Yesterday I felt rage. Stupid, red faced, teeth gritting rage. Because I came to a screeching conclusion that I really, really miss O.
I am furious that I took a chance on her. Spitting mad that she was such a sweet girl. Furious at the fact she jumped so cute, and at how fun she could be. Frustrating at not knowing where to go next, and angry at myself for being scared. Pissed at the idea that we were aiming and dreaming for the 3′ and maybe the 3’6″ ring someday. And I feel so stupid for having all those dreams.
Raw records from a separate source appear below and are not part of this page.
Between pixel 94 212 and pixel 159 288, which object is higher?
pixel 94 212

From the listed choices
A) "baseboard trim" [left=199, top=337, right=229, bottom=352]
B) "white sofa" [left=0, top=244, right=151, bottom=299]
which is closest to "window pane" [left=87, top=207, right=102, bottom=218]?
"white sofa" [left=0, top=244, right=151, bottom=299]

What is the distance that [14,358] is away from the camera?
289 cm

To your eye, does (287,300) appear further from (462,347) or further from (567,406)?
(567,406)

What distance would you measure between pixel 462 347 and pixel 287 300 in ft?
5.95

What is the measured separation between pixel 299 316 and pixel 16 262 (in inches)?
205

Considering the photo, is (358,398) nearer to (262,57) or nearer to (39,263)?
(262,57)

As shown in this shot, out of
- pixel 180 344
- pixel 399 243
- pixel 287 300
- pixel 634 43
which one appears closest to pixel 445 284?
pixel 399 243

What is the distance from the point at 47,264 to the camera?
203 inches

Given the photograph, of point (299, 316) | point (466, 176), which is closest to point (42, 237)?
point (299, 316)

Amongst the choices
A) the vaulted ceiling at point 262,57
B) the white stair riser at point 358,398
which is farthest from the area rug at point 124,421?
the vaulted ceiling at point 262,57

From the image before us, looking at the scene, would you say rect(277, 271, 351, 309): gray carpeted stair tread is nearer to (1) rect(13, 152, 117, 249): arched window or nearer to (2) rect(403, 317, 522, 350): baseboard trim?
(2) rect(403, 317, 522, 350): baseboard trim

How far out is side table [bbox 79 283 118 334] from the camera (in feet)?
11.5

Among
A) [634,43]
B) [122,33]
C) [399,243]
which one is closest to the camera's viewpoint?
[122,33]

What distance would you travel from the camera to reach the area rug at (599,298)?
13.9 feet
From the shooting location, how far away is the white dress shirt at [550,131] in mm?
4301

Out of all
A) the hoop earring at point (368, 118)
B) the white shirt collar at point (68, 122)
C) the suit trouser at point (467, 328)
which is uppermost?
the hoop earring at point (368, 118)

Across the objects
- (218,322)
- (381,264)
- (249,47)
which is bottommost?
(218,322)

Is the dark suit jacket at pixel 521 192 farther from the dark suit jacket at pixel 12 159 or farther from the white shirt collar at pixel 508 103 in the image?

Because now she’s gone, and she took all my umpf away. I have 100 different options available to me, yet I don’t know what to dream about, or even to plan for. I poured in time, money, love, tears, and some of it feels wasted and I feel empty.
I am not saying I regret selling her; because I know that was what was right. But as I’m suddenly in this position where I have to make decisions, and new risks and ride unknown horses I realize how badly I wanted her to be my forever horse. In the real world though, it doesn’t matter how badly you want something, that doesn’t change the truth. What I can do is be mad. And I’m going to be, for as long as it take to get this out of my system. I shouldn’t have been so proud of myself for internalizing the whole selling process. I thought I was being really mature about it all. When really I just buried all my resentment, fears, and anger.
I’m done being okay with all of this. I’m ready to be mad and deal with it. Or cry about it tomorrow if I have to. I’m mad, and I should be. I didn’t get a chance at all of our dreams. And that sucks.